Preferably, the minimum distance L6 of the guide projection 7 from the inlet throat axis 22 is greater than 0 and equal to or less than 0.5 times the inlet valve seat insert inner diameter D, specifically, the minimum distance L6 may be 0.1 times, or 0.2 times, or 0.3 times, or 0.4 times, or 0.5 times the inlet valve seat insert inner diameter D. The deepest part of the first flow guiding curved surface part 43 recessed relative to the first wall surface 4 is a recessed position point, the distance L5 between the recessed position point and the inlet throat axis 22 is 0.5-3 times of the inlet valve seat ring inner diameter D, specifically, the distance L5 may be 0.5 times, 0.6 times, 0.7 times, 0.8 times, 0.9 times, 1 times, 1.1 times, 1.2 times, 1.3 times, 1.4 times, 1.5 times, 1.6 times, 1.7 times, 1.8 times, 1.9 times, 2 times, 2.5 times, or 3 times of the inlet valve seat ring inner diameter D, the distance H2 between the recessed position point and the cylinder head bottom surface 6 is greater than 0 and less than or equal to the inlet valve seat ring inner diameter D, specifically, the distance H2 may be 0.1 times, 0.2 times, 0.3 times, 0.4 times, 0.5 times, 0.6 times, 0.7 times, 0.8 times, or 0.9 times of the inlet valve seat ring inner diameter D.

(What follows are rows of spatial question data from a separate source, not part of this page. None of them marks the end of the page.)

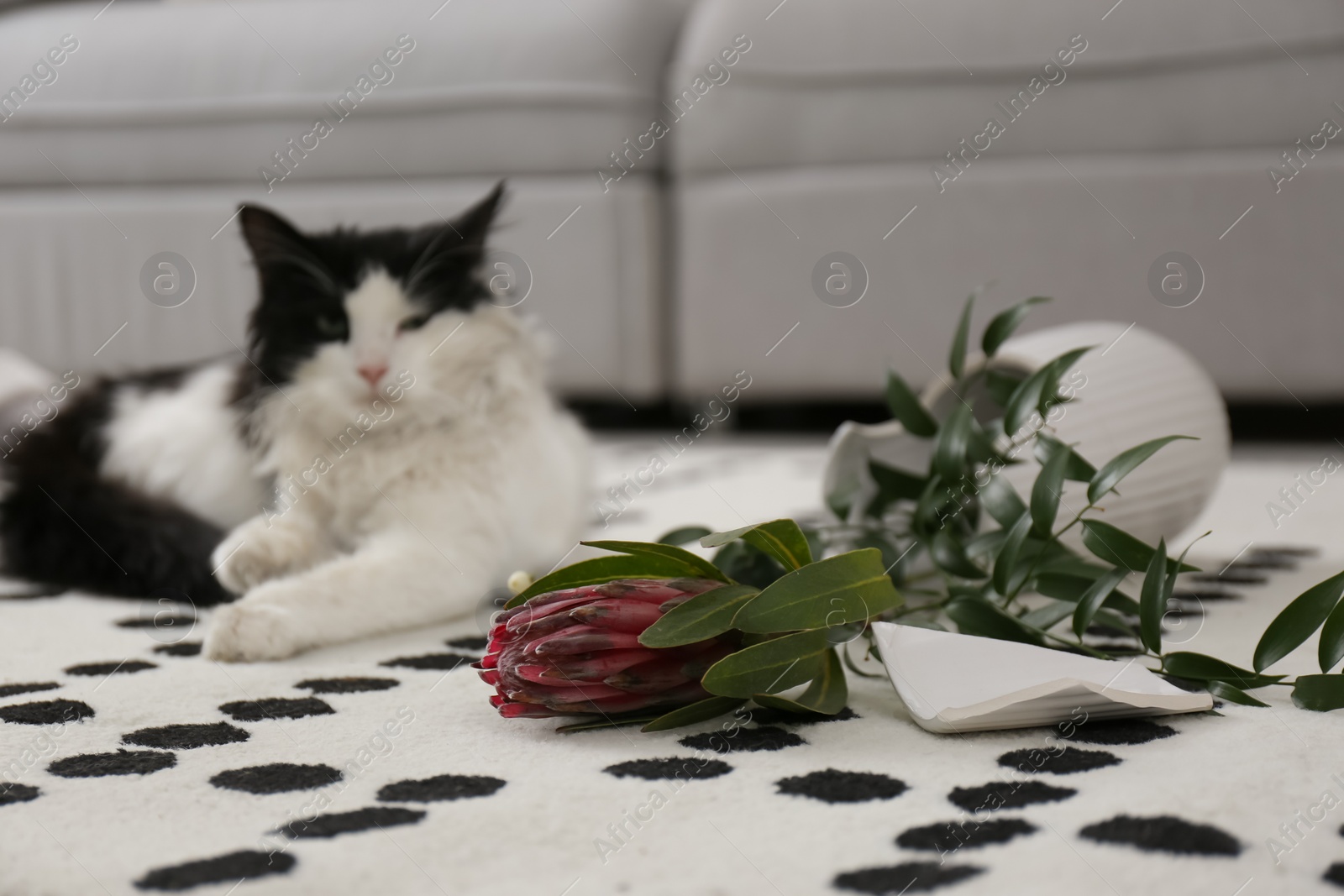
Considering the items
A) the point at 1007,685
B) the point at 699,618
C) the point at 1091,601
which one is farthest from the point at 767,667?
the point at 1091,601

It should be noted that the flow guiding protrusion 7 in this embodiment is used to extrude a part of the intake airflow toward the exhaust throat before the intake airflow enters the intake throat 2, and the flow guiding protrusion 7 capable of implementing the above function may be designed in various structural shapes, for example, one side edge of the flow guiding protrusion 7 facing the center of the intake throat is designed in an arc shape, a straight shape, a broken line shape, or other curved structures. Preferably, the projection in this solution is a crescent-shaped area, and the concave side of the crescent-shaped area is arranged toward the center of the intake throat 2, i.e. one side edge of the flow guiding protrusion 7 toward the center of the intake throat is designed into a concave arc shape.

It should be noted that the flow guide protrusion 7 specifically includes an upper flow guide surface and a lower processing surface, a junction of the upper flow guide surface and the lower processing surface is an edge of the flow guide protrusion 7 protruding toward the center of the air inlet throat, the lower processing surface is a processing surface formed after partial material of the cylinder head main body is removed by the flow guide protrusion processing characteristics, the flow guide protrusion processing characteristics may specifically adopt casting processing, rotary cutting processing and the like, and according to different structures of the flow guide protrusion 7, the lower processing surface may specifically be designed as a rotary processing surface, or a plurality of planes connected in sequence, or other curved surface structures and the like. Preferably, the lower processing surface in this embodiment is a rotary processing surface surrounding a processing axis, the processing axis may be designed to be coincident with, parallel to, or inclined relative to the intake throat axis 22, and a generatrix of the rotary processing surface is a straight line, a broken line, or a curve. The rotary processing surface removes partial material of the cylinder head body to form the flow guide bulge 7.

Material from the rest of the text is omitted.